— START Quoted passage —

They key battlegrounds are coal burning and unconventional oil and gas. If we can keep enough of that stuff in the ground, we can prevent catastrophic climate change. If we burn it all, disaster is all-but-inevitable.
Milan, your blog is the most spot on target.
The science exploration should be completely aimed toward determining how bad the situation is. You come close to describing it http://www.sindark.com/2008/02/27/ethics-among-the-doom ed/
We need to know whether we should go for adaptation, mitigation or endgame preparation. Big decisions ahead. Burning any carbon is foolish.
If we also burn the tar sands and tar shale, I believe the Venus syndrome is a dead certainty.
One partial consolation is that tar shale requires more energy to extract than it contains. As long as that remains true, the chances of burning a lot of it are pretty low.
Of course, if we start approving nuclear reactors to steam the stuff out and upgrade it…
To me, it seems notable that the only three times ‘runaway climate change’ has been mentioned on the website of The Economist are times when it has been brought up by me.
They really aren’t anywhere close to appreciating what climate change could do to their entire worldview.
Study Says Undersea Release of Methane Is Under Way
By CORNELIA DEAN
Published: March 4, 2010
Climate scientists have long warned that global warming could unlock vast stores of the greenhouse gas methane that are frozen into the Arctic permafrost, setting off potentially significant increases in global warming.
Now researchers at the University of Alaska, Fairbanks, and elsewhere say this change is under way in a little-studied area under the sea, the East Siberian Arctic Shelf, east of the Bering Strait.
Natalia Shakhova, a scientist at the university and a leader of the study, said it was too soon to say whether the findings suggest that a dangerous release of methane looms. In a telephone news conference, she said researchers were only beginning to track the movement of this methane into the atmosphere as the undersea permafrost that traps it degrades.
But climate experts familiar with the new research, reported in Friday’s issue of the journal Science, said that even though it does not suggest imminent climate catastrophe, it is important because of methane’s role as a greenhouse gas. Although carbon dioxide is a far more abundant and persistent in the atmosphere, ton for ton atmospheric methane traps at least 25 times as much heat.

— END Quoted passage —
— START Given information —

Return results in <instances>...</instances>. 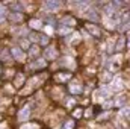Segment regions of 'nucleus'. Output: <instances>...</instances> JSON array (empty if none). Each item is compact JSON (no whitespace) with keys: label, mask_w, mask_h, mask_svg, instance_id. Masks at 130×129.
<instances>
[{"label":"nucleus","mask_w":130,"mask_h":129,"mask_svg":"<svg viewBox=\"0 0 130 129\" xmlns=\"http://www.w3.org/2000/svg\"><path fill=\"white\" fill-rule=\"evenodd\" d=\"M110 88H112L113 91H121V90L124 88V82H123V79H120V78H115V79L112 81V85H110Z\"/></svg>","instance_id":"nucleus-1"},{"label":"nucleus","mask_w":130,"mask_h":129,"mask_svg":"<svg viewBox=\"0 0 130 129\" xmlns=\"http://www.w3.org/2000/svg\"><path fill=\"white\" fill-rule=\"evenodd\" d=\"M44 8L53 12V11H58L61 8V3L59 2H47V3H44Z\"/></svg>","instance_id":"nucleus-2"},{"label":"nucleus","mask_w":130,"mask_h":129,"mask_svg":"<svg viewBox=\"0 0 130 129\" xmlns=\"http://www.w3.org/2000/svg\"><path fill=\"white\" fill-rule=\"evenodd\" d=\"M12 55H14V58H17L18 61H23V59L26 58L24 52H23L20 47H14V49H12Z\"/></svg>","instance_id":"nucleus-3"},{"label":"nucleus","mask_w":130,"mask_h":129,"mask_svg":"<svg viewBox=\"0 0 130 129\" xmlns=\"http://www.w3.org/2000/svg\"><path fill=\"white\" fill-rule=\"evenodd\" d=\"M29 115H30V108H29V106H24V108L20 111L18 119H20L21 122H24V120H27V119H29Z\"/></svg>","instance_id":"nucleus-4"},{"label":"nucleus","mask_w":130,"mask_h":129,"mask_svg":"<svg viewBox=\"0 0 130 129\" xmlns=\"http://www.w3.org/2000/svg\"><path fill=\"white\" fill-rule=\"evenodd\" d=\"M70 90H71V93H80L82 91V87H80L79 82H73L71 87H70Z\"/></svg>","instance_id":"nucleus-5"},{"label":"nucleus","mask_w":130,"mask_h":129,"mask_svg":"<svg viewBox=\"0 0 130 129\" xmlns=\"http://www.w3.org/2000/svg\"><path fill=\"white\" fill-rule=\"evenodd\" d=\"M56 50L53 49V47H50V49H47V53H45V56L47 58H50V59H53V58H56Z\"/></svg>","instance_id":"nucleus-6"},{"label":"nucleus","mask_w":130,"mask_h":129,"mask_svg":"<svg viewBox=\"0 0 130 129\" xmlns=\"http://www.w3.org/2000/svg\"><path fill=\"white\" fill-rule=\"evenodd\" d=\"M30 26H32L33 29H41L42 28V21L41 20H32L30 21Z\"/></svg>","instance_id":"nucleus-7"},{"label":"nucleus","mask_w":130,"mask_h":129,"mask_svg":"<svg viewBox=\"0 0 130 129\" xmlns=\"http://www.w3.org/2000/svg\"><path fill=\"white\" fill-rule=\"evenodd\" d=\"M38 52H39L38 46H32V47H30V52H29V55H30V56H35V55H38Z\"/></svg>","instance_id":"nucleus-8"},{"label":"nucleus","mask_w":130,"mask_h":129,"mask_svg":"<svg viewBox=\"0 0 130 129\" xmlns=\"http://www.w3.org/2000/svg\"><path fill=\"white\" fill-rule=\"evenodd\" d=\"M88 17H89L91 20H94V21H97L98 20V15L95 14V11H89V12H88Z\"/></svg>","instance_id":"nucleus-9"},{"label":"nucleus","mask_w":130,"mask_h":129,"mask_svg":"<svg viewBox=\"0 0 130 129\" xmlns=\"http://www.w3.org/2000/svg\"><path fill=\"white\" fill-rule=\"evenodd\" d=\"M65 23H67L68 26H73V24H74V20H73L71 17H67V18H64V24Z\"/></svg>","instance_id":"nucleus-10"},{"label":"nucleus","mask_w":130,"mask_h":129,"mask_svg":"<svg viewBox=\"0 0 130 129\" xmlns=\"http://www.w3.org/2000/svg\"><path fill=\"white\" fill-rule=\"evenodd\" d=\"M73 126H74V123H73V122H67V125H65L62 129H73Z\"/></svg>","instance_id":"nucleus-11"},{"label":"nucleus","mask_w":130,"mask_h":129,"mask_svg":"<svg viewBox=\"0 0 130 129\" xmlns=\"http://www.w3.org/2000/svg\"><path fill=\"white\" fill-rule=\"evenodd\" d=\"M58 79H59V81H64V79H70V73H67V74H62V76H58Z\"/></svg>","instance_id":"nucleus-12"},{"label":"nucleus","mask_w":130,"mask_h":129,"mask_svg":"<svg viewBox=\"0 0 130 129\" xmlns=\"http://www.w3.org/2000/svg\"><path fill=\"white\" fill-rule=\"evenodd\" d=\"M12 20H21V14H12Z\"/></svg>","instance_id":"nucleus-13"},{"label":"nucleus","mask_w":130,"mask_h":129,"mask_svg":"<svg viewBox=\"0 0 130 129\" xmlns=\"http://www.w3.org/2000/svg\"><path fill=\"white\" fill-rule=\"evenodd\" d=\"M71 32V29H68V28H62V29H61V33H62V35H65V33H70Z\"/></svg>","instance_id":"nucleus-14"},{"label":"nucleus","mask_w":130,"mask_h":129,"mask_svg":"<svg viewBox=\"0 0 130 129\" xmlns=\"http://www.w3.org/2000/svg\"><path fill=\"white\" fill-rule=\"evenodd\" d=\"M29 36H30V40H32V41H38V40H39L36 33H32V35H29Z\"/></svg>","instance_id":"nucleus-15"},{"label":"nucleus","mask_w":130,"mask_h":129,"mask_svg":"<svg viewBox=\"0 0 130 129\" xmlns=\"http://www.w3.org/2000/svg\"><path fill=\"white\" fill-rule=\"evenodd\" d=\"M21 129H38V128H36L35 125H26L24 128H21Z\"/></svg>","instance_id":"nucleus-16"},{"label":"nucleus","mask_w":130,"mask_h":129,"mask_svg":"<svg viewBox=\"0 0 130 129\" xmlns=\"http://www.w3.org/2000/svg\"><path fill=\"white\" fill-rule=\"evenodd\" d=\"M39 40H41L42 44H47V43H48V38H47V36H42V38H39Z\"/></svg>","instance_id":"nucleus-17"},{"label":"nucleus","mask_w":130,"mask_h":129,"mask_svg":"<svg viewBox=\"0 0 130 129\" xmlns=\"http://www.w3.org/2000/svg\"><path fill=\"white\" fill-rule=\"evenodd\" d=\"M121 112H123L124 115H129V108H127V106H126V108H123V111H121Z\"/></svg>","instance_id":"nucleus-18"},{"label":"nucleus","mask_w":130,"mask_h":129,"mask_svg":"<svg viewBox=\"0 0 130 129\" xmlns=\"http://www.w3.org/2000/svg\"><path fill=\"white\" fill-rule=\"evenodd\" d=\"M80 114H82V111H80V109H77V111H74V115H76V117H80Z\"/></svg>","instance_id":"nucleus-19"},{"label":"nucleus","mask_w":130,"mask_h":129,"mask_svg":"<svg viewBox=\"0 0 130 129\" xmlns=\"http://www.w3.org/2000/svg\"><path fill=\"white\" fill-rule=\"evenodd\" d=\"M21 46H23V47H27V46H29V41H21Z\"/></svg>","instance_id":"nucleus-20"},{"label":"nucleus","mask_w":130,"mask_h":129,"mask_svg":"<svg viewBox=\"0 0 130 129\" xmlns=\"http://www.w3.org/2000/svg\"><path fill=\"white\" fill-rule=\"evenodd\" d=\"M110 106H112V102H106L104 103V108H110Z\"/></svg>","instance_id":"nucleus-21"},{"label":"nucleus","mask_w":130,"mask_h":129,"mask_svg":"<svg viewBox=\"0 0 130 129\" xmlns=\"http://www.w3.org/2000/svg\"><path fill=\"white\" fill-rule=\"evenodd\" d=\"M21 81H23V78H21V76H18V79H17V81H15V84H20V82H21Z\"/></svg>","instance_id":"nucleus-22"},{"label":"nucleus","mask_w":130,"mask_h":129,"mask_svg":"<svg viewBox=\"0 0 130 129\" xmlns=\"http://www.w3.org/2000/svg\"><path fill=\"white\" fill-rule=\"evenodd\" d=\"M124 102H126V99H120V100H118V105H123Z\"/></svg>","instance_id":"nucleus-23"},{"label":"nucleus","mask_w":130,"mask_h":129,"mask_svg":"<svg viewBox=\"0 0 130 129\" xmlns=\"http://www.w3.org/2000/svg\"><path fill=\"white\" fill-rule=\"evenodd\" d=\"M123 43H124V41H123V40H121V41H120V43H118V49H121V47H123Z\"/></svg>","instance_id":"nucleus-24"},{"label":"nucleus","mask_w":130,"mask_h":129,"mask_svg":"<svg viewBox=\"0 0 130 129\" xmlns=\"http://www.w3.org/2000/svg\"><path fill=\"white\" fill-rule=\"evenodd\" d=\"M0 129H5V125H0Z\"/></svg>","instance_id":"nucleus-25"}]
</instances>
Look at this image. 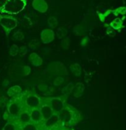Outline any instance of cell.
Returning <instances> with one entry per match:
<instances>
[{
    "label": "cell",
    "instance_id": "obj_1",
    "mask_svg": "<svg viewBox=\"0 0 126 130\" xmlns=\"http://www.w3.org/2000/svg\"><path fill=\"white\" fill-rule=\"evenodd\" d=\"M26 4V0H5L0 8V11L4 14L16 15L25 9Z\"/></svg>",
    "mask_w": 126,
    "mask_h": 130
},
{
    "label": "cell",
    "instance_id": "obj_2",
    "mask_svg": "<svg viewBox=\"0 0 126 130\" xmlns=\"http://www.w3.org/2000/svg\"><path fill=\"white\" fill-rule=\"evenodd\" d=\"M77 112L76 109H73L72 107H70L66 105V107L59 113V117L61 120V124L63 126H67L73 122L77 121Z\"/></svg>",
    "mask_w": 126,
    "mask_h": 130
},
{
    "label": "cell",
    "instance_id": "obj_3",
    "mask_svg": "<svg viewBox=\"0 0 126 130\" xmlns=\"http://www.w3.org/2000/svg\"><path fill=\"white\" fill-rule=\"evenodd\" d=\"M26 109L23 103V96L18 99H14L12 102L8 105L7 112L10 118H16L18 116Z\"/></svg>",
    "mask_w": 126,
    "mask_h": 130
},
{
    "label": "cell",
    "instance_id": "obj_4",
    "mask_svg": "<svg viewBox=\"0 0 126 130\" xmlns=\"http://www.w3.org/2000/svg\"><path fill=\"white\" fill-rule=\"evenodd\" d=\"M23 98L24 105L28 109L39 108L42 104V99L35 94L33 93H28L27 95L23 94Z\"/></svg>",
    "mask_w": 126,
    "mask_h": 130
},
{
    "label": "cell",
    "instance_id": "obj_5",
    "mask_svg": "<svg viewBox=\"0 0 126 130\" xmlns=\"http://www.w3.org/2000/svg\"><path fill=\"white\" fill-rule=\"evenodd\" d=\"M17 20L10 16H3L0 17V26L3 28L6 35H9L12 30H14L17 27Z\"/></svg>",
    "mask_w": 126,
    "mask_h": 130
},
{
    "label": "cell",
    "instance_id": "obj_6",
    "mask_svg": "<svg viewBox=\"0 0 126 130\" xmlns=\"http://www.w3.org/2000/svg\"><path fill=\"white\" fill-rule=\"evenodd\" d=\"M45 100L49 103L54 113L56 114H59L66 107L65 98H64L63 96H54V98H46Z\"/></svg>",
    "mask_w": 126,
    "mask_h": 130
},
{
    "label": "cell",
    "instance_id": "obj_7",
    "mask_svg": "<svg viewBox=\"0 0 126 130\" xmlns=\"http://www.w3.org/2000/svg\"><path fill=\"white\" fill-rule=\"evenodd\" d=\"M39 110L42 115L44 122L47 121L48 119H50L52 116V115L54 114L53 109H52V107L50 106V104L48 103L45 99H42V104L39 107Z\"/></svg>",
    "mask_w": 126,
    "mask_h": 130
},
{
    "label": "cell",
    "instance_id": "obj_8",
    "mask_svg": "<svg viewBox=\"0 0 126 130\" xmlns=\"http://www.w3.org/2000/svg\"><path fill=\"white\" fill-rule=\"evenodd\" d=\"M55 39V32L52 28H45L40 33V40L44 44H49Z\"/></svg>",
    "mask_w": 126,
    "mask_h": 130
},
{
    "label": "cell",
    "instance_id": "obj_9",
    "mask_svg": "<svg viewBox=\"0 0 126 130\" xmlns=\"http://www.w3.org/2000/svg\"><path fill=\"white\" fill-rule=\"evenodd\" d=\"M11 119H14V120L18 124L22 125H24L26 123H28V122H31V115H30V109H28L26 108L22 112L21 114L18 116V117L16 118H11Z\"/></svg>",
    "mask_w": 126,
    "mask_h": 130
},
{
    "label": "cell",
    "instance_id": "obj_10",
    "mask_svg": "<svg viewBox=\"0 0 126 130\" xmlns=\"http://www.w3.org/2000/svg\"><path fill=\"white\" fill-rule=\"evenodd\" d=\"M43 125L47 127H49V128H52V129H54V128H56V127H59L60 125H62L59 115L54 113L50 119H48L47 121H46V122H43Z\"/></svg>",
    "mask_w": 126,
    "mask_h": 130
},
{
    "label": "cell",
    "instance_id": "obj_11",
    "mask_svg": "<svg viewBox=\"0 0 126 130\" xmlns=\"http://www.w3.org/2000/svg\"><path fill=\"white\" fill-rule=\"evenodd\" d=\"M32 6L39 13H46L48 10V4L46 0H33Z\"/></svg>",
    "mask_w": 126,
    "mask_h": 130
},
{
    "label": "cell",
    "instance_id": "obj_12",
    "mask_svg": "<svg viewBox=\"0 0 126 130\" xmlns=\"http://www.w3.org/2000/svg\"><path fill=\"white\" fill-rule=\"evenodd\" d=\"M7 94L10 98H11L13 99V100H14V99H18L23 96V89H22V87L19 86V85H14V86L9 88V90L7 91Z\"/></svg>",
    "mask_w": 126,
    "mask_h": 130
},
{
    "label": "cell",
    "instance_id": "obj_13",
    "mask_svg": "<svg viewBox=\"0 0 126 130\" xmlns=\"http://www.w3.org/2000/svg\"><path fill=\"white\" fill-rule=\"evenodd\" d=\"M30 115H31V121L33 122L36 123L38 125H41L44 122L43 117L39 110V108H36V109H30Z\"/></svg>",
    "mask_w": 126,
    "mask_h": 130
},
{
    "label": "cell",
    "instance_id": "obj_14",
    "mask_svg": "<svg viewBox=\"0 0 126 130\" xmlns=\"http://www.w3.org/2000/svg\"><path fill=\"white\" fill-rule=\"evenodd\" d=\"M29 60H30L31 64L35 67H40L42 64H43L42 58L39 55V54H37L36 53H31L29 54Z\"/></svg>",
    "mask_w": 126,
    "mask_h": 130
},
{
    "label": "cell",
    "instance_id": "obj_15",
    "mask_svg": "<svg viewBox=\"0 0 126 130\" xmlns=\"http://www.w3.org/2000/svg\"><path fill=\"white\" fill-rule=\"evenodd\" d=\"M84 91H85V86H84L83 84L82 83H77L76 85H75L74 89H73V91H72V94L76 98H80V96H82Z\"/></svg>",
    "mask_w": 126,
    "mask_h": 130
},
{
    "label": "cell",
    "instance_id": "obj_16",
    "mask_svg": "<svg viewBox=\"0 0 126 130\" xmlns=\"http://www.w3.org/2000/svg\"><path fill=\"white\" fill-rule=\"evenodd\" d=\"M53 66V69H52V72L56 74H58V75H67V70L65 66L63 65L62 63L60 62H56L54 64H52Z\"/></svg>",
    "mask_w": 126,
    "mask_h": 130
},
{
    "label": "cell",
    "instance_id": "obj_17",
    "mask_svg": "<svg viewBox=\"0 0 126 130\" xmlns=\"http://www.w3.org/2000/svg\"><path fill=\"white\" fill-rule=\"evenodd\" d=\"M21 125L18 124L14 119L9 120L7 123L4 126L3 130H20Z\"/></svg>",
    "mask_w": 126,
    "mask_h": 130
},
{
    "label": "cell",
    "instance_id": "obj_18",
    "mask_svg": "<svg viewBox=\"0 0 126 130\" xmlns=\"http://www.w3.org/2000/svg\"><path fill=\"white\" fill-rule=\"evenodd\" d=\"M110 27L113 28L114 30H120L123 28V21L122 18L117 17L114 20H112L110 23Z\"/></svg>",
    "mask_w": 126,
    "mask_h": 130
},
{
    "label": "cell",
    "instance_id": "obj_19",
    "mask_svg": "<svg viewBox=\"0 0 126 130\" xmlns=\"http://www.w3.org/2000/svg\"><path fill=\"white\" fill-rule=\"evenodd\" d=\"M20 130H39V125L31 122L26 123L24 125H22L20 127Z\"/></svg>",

— END Given information —

Set exercise 1: Copy the passage from the climate discussion word for word, starting at "Natalia Shakhova, a" and ending at "traps it degrades.".
Set exercise 2: In the climate discussion, how much heat does atmospheric methane trap compared with carbon dioxide, ton for ton?

Written answer 1:
Natalia Shakhova, a scientist at the university and a leader of the study, said it was too soon to say whether the findings suggest that a dangerous release of methane looms. In a telephone news conference, she said researchers were only beginning to track the movement of this methane into the atmosphere as the undersea permafrost that traps it degrades.

Written answer 2: At least 25 times as much.